Comprendí cuál era mi verdadero lugar en el mundo en la triste noche del treinta de agosto de 1997. Tras uno de esos eternos veranos de juventud, de aquellos que parecían no acabar nunca, pasé, en apenas unas horas, de estar feliz y despreocupado bañándome en el río con mis amigos, a verme solo y desamparado en la oscuridad de mi pequeña habitación de ‘casapadres’. A cientos de kilómetros de mi pueblo y con un duro examen de Derecho Constitucional acechando tras el pitido del despertador.

Aquella noche me la pasé en vela. Triste y asustado. Recuerdo llorar de pena mientras repasaba un verano que se desvanecía en cada lágrima. Aquella noche, el Mercedes en el que Lady Di y Dodi Al-Fayed viajaban de madrugada por París se estrelló contra uno de los pilares del Pont de l’Alma. Y aquella noche, como en una especie de agogé espartana de acceso a la vida adulta, decidí que mi futuro, fuera cual fuese, estaría más ligado a los adobes que al asfalto.

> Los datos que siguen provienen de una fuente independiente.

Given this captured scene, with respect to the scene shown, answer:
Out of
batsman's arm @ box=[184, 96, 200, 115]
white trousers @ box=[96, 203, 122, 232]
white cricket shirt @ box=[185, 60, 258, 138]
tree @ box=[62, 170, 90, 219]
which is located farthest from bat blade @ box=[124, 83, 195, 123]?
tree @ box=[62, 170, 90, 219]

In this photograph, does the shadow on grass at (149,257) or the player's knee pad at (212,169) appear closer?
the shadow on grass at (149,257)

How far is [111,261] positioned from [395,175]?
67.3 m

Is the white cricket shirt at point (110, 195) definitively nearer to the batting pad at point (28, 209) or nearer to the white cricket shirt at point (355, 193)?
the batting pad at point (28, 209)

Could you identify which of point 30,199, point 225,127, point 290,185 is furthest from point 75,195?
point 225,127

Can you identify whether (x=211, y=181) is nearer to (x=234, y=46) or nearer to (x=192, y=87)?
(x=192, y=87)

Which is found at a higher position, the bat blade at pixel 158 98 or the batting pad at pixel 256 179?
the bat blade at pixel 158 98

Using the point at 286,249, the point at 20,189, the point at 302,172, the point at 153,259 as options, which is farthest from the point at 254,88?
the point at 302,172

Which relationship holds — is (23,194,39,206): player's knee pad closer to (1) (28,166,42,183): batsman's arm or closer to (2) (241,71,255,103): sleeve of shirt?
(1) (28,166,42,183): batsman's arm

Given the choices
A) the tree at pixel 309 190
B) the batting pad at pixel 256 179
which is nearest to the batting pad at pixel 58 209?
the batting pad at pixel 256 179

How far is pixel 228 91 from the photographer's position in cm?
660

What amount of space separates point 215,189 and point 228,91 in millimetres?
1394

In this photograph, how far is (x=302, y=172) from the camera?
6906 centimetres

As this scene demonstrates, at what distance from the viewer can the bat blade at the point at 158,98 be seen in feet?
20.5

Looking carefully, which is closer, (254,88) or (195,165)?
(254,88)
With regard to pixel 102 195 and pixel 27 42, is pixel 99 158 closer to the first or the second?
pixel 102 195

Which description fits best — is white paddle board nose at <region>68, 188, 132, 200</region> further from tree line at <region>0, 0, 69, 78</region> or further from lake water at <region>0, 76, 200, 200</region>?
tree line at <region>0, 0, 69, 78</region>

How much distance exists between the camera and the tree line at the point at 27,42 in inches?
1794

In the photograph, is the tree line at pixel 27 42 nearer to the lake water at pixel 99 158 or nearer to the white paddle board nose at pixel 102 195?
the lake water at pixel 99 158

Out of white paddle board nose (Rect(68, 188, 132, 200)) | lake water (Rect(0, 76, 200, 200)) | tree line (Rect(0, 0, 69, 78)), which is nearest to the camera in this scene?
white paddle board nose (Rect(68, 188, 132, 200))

Los orígenes rurales de muchos hijos y nietos del pueblo se difuminan conforme van transcurriendo las décadas desde que la España rural perdió definitivamente su tren. Hay ya demasiados niños sin pueblo. Niños cuyos padres sucumbieron al primer embate del desapego porque, sencillamente, el pueblo ya no les ofrecía lo que creían estar buscando. Mientras, de manera paralela y a medida que los viajes al pueblo de los ancestros se van escatimando, la brecha de esa España rural con la España urbana se acrecienta. Y ocurre porque el vínculo con el pueblo es cada vez menos emocional y más lúdico. Es un vínculo que entiende más de verbenas y discomóviles que de recuerdos familiares. Construyendo el olvido de lo que somos y, sobre todo, de lo que fuimos. Simplificando: al pueblo solo se va si hay fiesta. Y ya.

Porque el relato precocinado sobre la España rural está diseñado para complacer a quienes no viven en ella. Calentar y listo. Es un relato que olvida los pasajes más oscuros, que existen, y se centra en ese lado amable y apetecible que, por lo que sea, siempre tiene cara de verano. De festejo, bullicio y baño nocturno en el pilón. Y ese relato de la fiesta ligera, ya se lo adelanto, no se sujeta cuando uno se hace definitivamente adulto.

Y si ustedes han sido asiduos al verbeneo veraniego… no les culpo. Ni siquiera un tieso como el que les habla ha podido evitar acabar el verano entregado al pegadizo y nada rural ritmo de Karol G.